He was not satisfied; but he let the subject drop, and went out to make the enquiries he had promised at the offices of the shipping company.
“I can discover nothing,” he said when he returned, “to justify any disbelief in the young woman’s statement. The manager, who treated me with extreme courtesy, acknowledges her name and claim, and is perfectly willing that an attempt should be made to recover the red morocco handbag, stipulating only that an inventory of its contents shall be placed in the hands of their representative, who will accompany us, that all expenses shall be borne by me, and that I will hold myself personally responsible for the good faith of the transaction. He has telephoned to Sheerness, to put a diver employed by the company especially at my service; and, in short, the attempt is to be made as early as practicable to-morrow morning.”
She smiled.
“How prompt and resourceful you are. I do hope, most sincerely, that success in every way will reward you.”
Miss Daisy Limner came punctually to her appointment. The office doors were scarcely open before she applied at them.

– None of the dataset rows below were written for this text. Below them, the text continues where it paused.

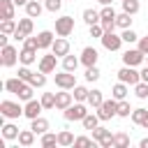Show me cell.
<instances>
[{
  "mask_svg": "<svg viewBox=\"0 0 148 148\" xmlns=\"http://www.w3.org/2000/svg\"><path fill=\"white\" fill-rule=\"evenodd\" d=\"M0 113H2V118H7V120L21 118V116H23V104H21V99H18V102L2 99V102H0Z\"/></svg>",
  "mask_w": 148,
  "mask_h": 148,
  "instance_id": "1",
  "label": "cell"
},
{
  "mask_svg": "<svg viewBox=\"0 0 148 148\" xmlns=\"http://www.w3.org/2000/svg\"><path fill=\"white\" fill-rule=\"evenodd\" d=\"M90 106H88V102H74L72 106H67L65 111H62V116H65V120H83L90 111H88Z\"/></svg>",
  "mask_w": 148,
  "mask_h": 148,
  "instance_id": "2",
  "label": "cell"
},
{
  "mask_svg": "<svg viewBox=\"0 0 148 148\" xmlns=\"http://www.w3.org/2000/svg\"><path fill=\"white\" fill-rule=\"evenodd\" d=\"M116 74H118V81H123V83H127V86H132V88L141 81V72H139L136 67H130V65H123Z\"/></svg>",
  "mask_w": 148,
  "mask_h": 148,
  "instance_id": "3",
  "label": "cell"
},
{
  "mask_svg": "<svg viewBox=\"0 0 148 148\" xmlns=\"http://www.w3.org/2000/svg\"><path fill=\"white\" fill-rule=\"evenodd\" d=\"M97 116H99L102 123H104V120H111L113 116H118V99H116V97L104 99V102L97 106Z\"/></svg>",
  "mask_w": 148,
  "mask_h": 148,
  "instance_id": "4",
  "label": "cell"
},
{
  "mask_svg": "<svg viewBox=\"0 0 148 148\" xmlns=\"http://www.w3.org/2000/svg\"><path fill=\"white\" fill-rule=\"evenodd\" d=\"M74 32V16L69 14H62L56 18V35L58 37H69Z\"/></svg>",
  "mask_w": 148,
  "mask_h": 148,
  "instance_id": "5",
  "label": "cell"
},
{
  "mask_svg": "<svg viewBox=\"0 0 148 148\" xmlns=\"http://www.w3.org/2000/svg\"><path fill=\"white\" fill-rule=\"evenodd\" d=\"M32 30H35V23H32V18L25 14L23 18H18V28H16V32H14L12 37H14L16 42H23L25 37H30V35H32Z\"/></svg>",
  "mask_w": 148,
  "mask_h": 148,
  "instance_id": "6",
  "label": "cell"
},
{
  "mask_svg": "<svg viewBox=\"0 0 148 148\" xmlns=\"http://www.w3.org/2000/svg\"><path fill=\"white\" fill-rule=\"evenodd\" d=\"M18 49L16 46H12V44H7V46H2L0 49V65L2 67H14L16 62H18Z\"/></svg>",
  "mask_w": 148,
  "mask_h": 148,
  "instance_id": "7",
  "label": "cell"
},
{
  "mask_svg": "<svg viewBox=\"0 0 148 148\" xmlns=\"http://www.w3.org/2000/svg\"><path fill=\"white\" fill-rule=\"evenodd\" d=\"M141 62H146V53L136 46V49H127L123 53V65H130V67H139Z\"/></svg>",
  "mask_w": 148,
  "mask_h": 148,
  "instance_id": "8",
  "label": "cell"
},
{
  "mask_svg": "<svg viewBox=\"0 0 148 148\" xmlns=\"http://www.w3.org/2000/svg\"><path fill=\"white\" fill-rule=\"evenodd\" d=\"M53 81H56V86H58V88L74 90V86H76V74H74V72H67V69H62V72H58V74L53 76Z\"/></svg>",
  "mask_w": 148,
  "mask_h": 148,
  "instance_id": "9",
  "label": "cell"
},
{
  "mask_svg": "<svg viewBox=\"0 0 148 148\" xmlns=\"http://www.w3.org/2000/svg\"><path fill=\"white\" fill-rule=\"evenodd\" d=\"M99 16H102L99 23H102L104 30H116V16H118V14H116V9H113L111 5H104V7L99 9Z\"/></svg>",
  "mask_w": 148,
  "mask_h": 148,
  "instance_id": "10",
  "label": "cell"
},
{
  "mask_svg": "<svg viewBox=\"0 0 148 148\" xmlns=\"http://www.w3.org/2000/svg\"><path fill=\"white\" fill-rule=\"evenodd\" d=\"M99 42H102V46H104L106 51H118V49L125 44V42H123V37H120V35H116L113 30H106V32L102 35V39H99Z\"/></svg>",
  "mask_w": 148,
  "mask_h": 148,
  "instance_id": "11",
  "label": "cell"
},
{
  "mask_svg": "<svg viewBox=\"0 0 148 148\" xmlns=\"http://www.w3.org/2000/svg\"><path fill=\"white\" fill-rule=\"evenodd\" d=\"M56 67H58V56L51 51V53H46V56H42L39 58V62H37V69L39 72H44V74H53L56 72Z\"/></svg>",
  "mask_w": 148,
  "mask_h": 148,
  "instance_id": "12",
  "label": "cell"
},
{
  "mask_svg": "<svg viewBox=\"0 0 148 148\" xmlns=\"http://www.w3.org/2000/svg\"><path fill=\"white\" fill-rule=\"evenodd\" d=\"M79 58H81V65H83V67H92V65H97L99 53H97V49H95V46H83Z\"/></svg>",
  "mask_w": 148,
  "mask_h": 148,
  "instance_id": "13",
  "label": "cell"
},
{
  "mask_svg": "<svg viewBox=\"0 0 148 148\" xmlns=\"http://www.w3.org/2000/svg\"><path fill=\"white\" fill-rule=\"evenodd\" d=\"M42 111H44V106H42V102H37L35 97H32V99H28V102L23 104V116H25L28 120H32V118L42 116Z\"/></svg>",
  "mask_w": 148,
  "mask_h": 148,
  "instance_id": "14",
  "label": "cell"
},
{
  "mask_svg": "<svg viewBox=\"0 0 148 148\" xmlns=\"http://www.w3.org/2000/svg\"><path fill=\"white\" fill-rule=\"evenodd\" d=\"M72 104H74V95H72L69 90L60 88V92H56V109H58V111H65V109L72 106Z\"/></svg>",
  "mask_w": 148,
  "mask_h": 148,
  "instance_id": "15",
  "label": "cell"
},
{
  "mask_svg": "<svg viewBox=\"0 0 148 148\" xmlns=\"http://www.w3.org/2000/svg\"><path fill=\"white\" fill-rule=\"evenodd\" d=\"M51 51H53L58 58H65V56L69 53V39H67V37H56V42H53Z\"/></svg>",
  "mask_w": 148,
  "mask_h": 148,
  "instance_id": "16",
  "label": "cell"
},
{
  "mask_svg": "<svg viewBox=\"0 0 148 148\" xmlns=\"http://www.w3.org/2000/svg\"><path fill=\"white\" fill-rule=\"evenodd\" d=\"M25 83H28V81H23L21 76H12V79H7L2 86H5V90H7V92H12V95H18V92H21V88H23Z\"/></svg>",
  "mask_w": 148,
  "mask_h": 148,
  "instance_id": "17",
  "label": "cell"
},
{
  "mask_svg": "<svg viewBox=\"0 0 148 148\" xmlns=\"http://www.w3.org/2000/svg\"><path fill=\"white\" fill-rule=\"evenodd\" d=\"M37 42H39V51L51 49L53 42H56V35H53L51 30H42V32H37Z\"/></svg>",
  "mask_w": 148,
  "mask_h": 148,
  "instance_id": "18",
  "label": "cell"
},
{
  "mask_svg": "<svg viewBox=\"0 0 148 148\" xmlns=\"http://www.w3.org/2000/svg\"><path fill=\"white\" fill-rule=\"evenodd\" d=\"M49 127H51V125H49V120H46V118H42V116H37V118H32V120H30V130H32L35 134H39V136H42L44 132H49Z\"/></svg>",
  "mask_w": 148,
  "mask_h": 148,
  "instance_id": "19",
  "label": "cell"
},
{
  "mask_svg": "<svg viewBox=\"0 0 148 148\" xmlns=\"http://www.w3.org/2000/svg\"><path fill=\"white\" fill-rule=\"evenodd\" d=\"M81 18H83V23H86V25H95V23H99V21H102L99 12H97V9H92V7H86V9H83V14H81Z\"/></svg>",
  "mask_w": 148,
  "mask_h": 148,
  "instance_id": "20",
  "label": "cell"
},
{
  "mask_svg": "<svg viewBox=\"0 0 148 148\" xmlns=\"http://www.w3.org/2000/svg\"><path fill=\"white\" fill-rule=\"evenodd\" d=\"M44 9H46V7H44L39 0H30V2L25 5V14H28L30 18H39V14H42Z\"/></svg>",
  "mask_w": 148,
  "mask_h": 148,
  "instance_id": "21",
  "label": "cell"
},
{
  "mask_svg": "<svg viewBox=\"0 0 148 148\" xmlns=\"http://www.w3.org/2000/svg\"><path fill=\"white\" fill-rule=\"evenodd\" d=\"M127 92H130V86L123 83V81L113 83V88H111V97H116L118 102H120V99H127Z\"/></svg>",
  "mask_w": 148,
  "mask_h": 148,
  "instance_id": "22",
  "label": "cell"
},
{
  "mask_svg": "<svg viewBox=\"0 0 148 148\" xmlns=\"http://www.w3.org/2000/svg\"><path fill=\"white\" fill-rule=\"evenodd\" d=\"M35 136H37V134H35L32 130H21L16 141H18V146H23V148H30V146L35 143Z\"/></svg>",
  "mask_w": 148,
  "mask_h": 148,
  "instance_id": "23",
  "label": "cell"
},
{
  "mask_svg": "<svg viewBox=\"0 0 148 148\" xmlns=\"http://www.w3.org/2000/svg\"><path fill=\"white\" fill-rule=\"evenodd\" d=\"M130 118H132V123H134V125L143 127V125L148 123V109L139 106V109H134V111H132V116H130Z\"/></svg>",
  "mask_w": 148,
  "mask_h": 148,
  "instance_id": "24",
  "label": "cell"
},
{
  "mask_svg": "<svg viewBox=\"0 0 148 148\" xmlns=\"http://www.w3.org/2000/svg\"><path fill=\"white\" fill-rule=\"evenodd\" d=\"M0 130H2V139H7V141H14V139H18V132H21V130H18L14 123H5Z\"/></svg>",
  "mask_w": 148,
  "mask_h": 148,
  "instance_id": "25",
  "label": "cell"
},
{
  "mask_svg": "<svg viewBox=\"0 0 148 148\" xmlns=\"http://www.w3.org/2000/svg\"><path fill=\"white\" fill-rule=\"evenodd\" d=\"M37 60V51L35 49H21V53H18V62L21 65H32Z\"/></svg>",
  "mask_w": 148,
  "mask_h": 148,
  "instance_id": "26",
  "label": "cell"
},
{
  "mask_svg": "<svg viewBox=\"0 0 148 148\" xmlns=\"http://www.w3.org/2000/svg\"><path fill=\"white\" fill-rule=\"evenodd\" d=\"M86 102H88V106H90V109H97V106L104 102V95H102V90L92 88V90L88 92V99H86Z\"/></svg>",
  "mask_w": 148,
  "mask_h": 148,
  "instance_id": "27",
  "label": "cell"
},
{
  "mask_svg": "<svg viewBox=\"0 0 148 148\" xmlns=\"http://www.w3.org/2000/svg\"><path fill=\"white\" fill-rule=\"evenodd\" d=\"M0 12H2V18H14L16 2L14 0H0Z\"/></svg>",
  "mask_w": 148,
  "mask_h": 148,
  "instance_id": "28",
  "label": "cell"
},
{
  "mask_svg": "<svg viewBox=\"0 0 148 148\" xmlns=\"http://www.w3.org/2000/svg\"><path fill=\"white\" fill-rule=\"evenodd\" d=\"M79 65H81V58H76V56H72V53H67V56L62 58V69H67V72H76Z\"/></svg>",
  "mask_w": 148,
  "mask_h": 148,
  "instance_id": "29",
  "label": "cell"
},
{
  "mask_svg": "<svg viewBox=\"0 0 148 148\" xmlns=\"http://www.w3.org/2000/svg\"><path fill=\"white\" fill-rule=\"evenodd\" d=\"M74 134L69 132V130H60L58 132V146H62V148H67V146H74Z\"/></svg>",
  "mask_w": 148,
  "mask_h": 148,
  "instance_id": "30",
  "label": "cell"
},
{
  "mask_svg": "<svg viewBox=\"0 0 148 148\" xmlns=\"http://www.w3.org/2000/svg\"><path fill=\"white\" fill-rule=\"evenodd\" d=\"M39 146H42V148L58 146V134H56V132H44V134L39 136Z\"/></svg>",
  "mask_w": 148,
  "mask_h": 148,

When she heard the gratifying news, her joy and relief almost overcame her.
“You are a good sort!” she said, blinking away a genuine tear or two, with a heartiness which a little staggered Gilead.
They caught the earliest train available from Victoria, where they took up the agent of the company, who, in his turn, took down, en route, the list, supplied very readily by Miss Limner, of jewels contained in the red morocco handbag. It made quite a goodly show, and impressed Gilead with a proper sense of the disaster implied in their loss. Mr Limner, he thought, must have exhibited an extraordinary fondness and delicacy of feeling in forbearing to realize on them until the last moment, since they appeared to represent, on their face value, a quite handsome investment. It bettered his opinion of the hard-pressed gentleman, and made him feel more kindly disposed towards him; especially as a number of the stones being unset, no very personal sentiment could be assumed to attach to them.
All the journey down the young lady, having relieved her mind, seemed given over to the highest spirits. Now and again, even, a topical allusion, a spice of slang would come to garnish her discourse, and give Gilead a painful idea of the nature of the company which her young destiny had ruled her. She chaffed the shipping clerk demurely, and plied him with her eyes in a way which dreadfully embarrassed that susceptible youth, who was obviously torn between his admiration for so much beauty and liveliness and an almost irresistible desire to respond in kind, and his respectful awe of the young plutocrat whose steps he attended. Gilead, in short, was glad when the journey had come to an end, and they stepped out upon the platform at Sheerness.
The barge which was to convey them to the sunken vessel was already in waiting by the hard, with a couple of men in her in addition to the diver, who, fully apparelled but for his helmet, sat beside the apparatus which was to supply him with air. They put off at once, for the flow was running strong, and a pull of a mile was needed to carry them to the spot where a lighter, flying a danger signal, was moored above the invisible Prinz Karl. It was a lovely glowing day. Mist and water blended in that luminous haze which seems to obliterate the boundaries between death and existence, and to drug the soul in Lethe. Swimming within that neutral commingling of elements, air melting into liquid and liquid into air, the boat drifted like a bubble; all sense of gravity appeared lost. The world was a remote thing; the town they had left a mirage; all sounds coming from it were subdued to a soft humming and tinkling like noises in a dream. They only jarring note, to Gilead at least, was supplied by Miss Limner. The young lady did not somehow seem to fit into the picture.
He could hardly believe that this was the identical artless Daisy that had blinked her dewy lashes at him in his office a few hours earlier. She sparkled, but it was more now with the sweet sting of champagne. In the exhilaration of the trip, and its assumed happy termination, her speech threw off more and more its trammels of formality. She was sportive with the stolid mariners. She coquetted her way to their deeply-embedded hearts, and smiling on the shipping-clerk, who had turned green with jealousy, asked him not to feel bound to her if he would rather look another way. Even the majestic diver himself did not escape her; but was questioned as to the aggravation he must feel when he came across mermaids and was unable to kiss them. She made a toy of every detail of his harness; and when at last they had anchored, and the ladder was hung over the barge-side, and the helmet was screwed into place and the air-pump got into position, she actually did, with a chirrup of laughter, drop a butterfly kiss on the glass plate through which his face looked, and bid the grotesque figure, as it valued her favour, return with the bag or not return at all. And, after that, the silence of nervous suspense which came to reign was a relief to one person.